(PROBLEM TO SOLVE) Would you please return the data below verbatim, without its pictures?

(SUPPLIED INFORMATION)
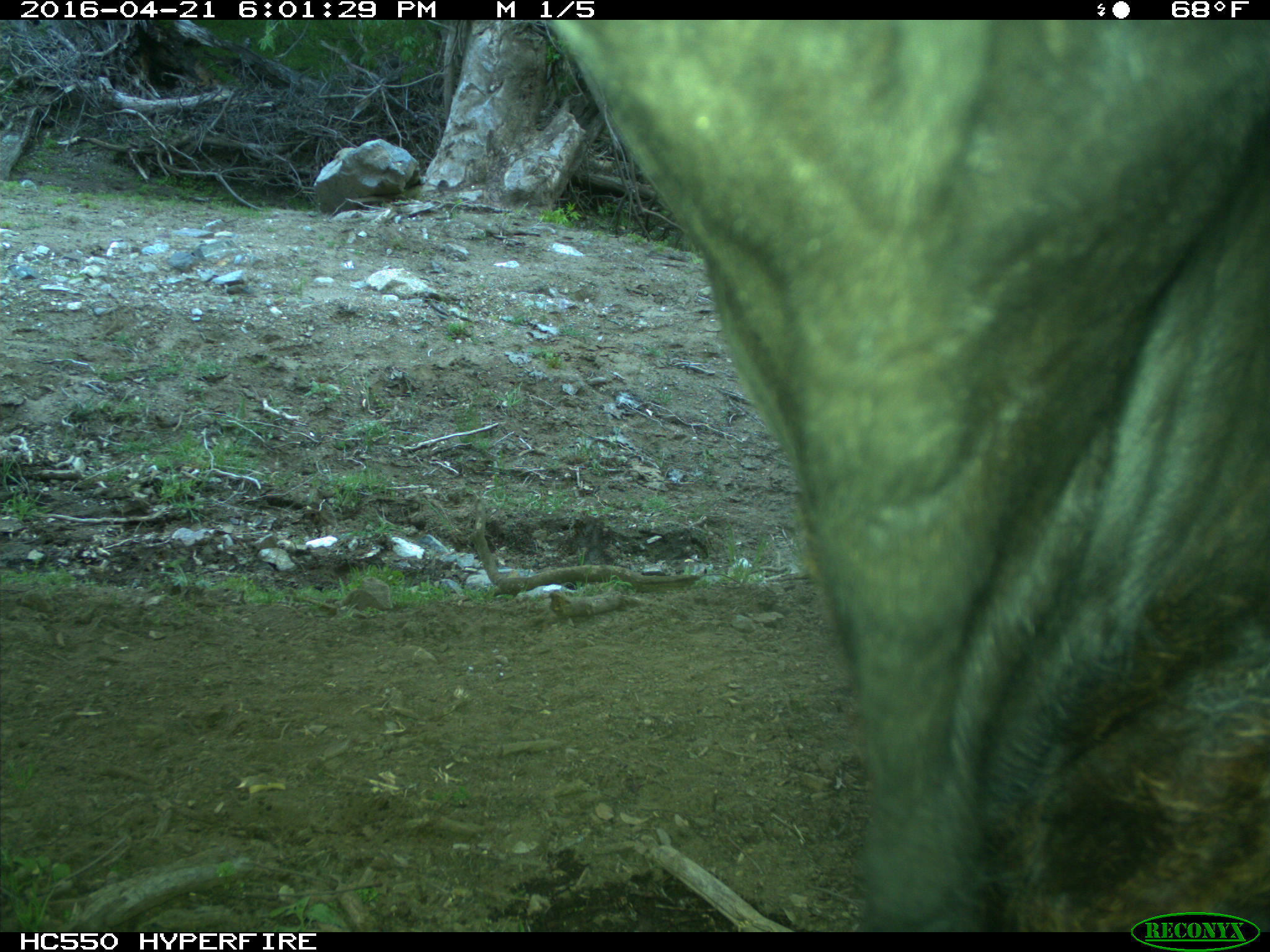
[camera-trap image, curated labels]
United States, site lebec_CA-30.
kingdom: Animalia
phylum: Chordata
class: Mammalia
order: Artiodactyla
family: Bovidae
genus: Bos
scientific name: Bos taurus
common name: domestic cow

(SOLUTION BELOW)
[camera-trap image, curated labels]
United States, site lebec_CA-30.
kingdom: Animalia
phylum: Chordata
class: Mammalia
order: Artiodactyla
family: Bovidae
genus: Bos
scientific name: Bos taurus
common name: domestic cow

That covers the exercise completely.